Banks participating in the Paycheck Protection Program could avoid increases in deposit insurance rates that would otherwise see effects from borrowing for the program.
The Federal Deposit Insurance Corp., which guarantees customers’ bank deposits up to $250,000, has proposed a rule to mitigate the deposit insurance assessment effects of participating in the Paycheck Protection Program as well as the Paycheck Protection Program Lending Facility (PPPLF) and Money Market Mutual Fund Liquidity Facility (MMLF) established by the Board of Governors of the Federal Reserve System.
The rule released Tuesday would:
- Remove the effect of participation in the PPP and PPPLF on various risk measures used to calculate an insured depository institutions (IDIs) assessment rate,
- Remove the effect of participation in the PPPLF and MMLF programs on certain adjustments to an IDI’s assessment rate,
- Provide an offset to an IDI’s assessment for the increase to its assessment base attributable to participation in the MMLF and PPPLF, and
- Remove the effect of participation in the PPPLF and MMLF programs when classifying IDIs as small, large or highly complex for assessment purposes.
The proposed rule would be effective by June 30 and apply to assessments starting in the second quarter of 2020.
Also on Tuesday, the Federal Reserve said it would publicly disclose information each month about lenders using the PPPLF to fund PPP loans for small businesses.

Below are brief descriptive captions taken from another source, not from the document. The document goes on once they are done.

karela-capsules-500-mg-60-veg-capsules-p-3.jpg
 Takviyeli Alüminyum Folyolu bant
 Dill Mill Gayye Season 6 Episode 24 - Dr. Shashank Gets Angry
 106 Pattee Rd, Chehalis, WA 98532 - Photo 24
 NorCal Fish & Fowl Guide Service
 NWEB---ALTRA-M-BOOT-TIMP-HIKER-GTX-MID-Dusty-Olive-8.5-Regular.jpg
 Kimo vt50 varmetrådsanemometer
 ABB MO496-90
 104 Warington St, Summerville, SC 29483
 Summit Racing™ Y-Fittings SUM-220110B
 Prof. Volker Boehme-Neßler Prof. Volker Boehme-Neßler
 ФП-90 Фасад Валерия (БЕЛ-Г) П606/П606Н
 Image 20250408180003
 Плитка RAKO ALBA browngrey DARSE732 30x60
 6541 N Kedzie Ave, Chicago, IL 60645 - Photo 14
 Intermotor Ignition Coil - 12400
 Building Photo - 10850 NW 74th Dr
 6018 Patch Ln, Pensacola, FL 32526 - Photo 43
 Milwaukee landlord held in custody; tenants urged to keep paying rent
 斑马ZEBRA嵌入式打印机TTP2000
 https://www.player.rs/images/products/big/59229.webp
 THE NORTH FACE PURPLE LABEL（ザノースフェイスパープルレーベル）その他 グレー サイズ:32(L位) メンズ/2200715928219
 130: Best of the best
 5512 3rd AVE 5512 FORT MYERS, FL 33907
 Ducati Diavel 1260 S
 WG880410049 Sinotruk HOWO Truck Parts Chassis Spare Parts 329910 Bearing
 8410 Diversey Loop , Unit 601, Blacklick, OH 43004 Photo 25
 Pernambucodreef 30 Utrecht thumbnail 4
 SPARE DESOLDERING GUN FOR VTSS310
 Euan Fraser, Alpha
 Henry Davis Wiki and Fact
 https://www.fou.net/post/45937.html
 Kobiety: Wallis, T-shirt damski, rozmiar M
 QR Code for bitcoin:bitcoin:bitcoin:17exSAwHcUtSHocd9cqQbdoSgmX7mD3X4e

The public information will include the institution’s name, amounts borrowed, interest rate charged and the value of pledged collateral. The PPPLF’s overall costs, revenues and fees will also be disclosed.
The disclosures will also be made for the Term Asset-Backed Securities Loan Facility (TALF), which was announced on March 23 as part of an initiative to support the flow of credit to U.S. consumers and businesses.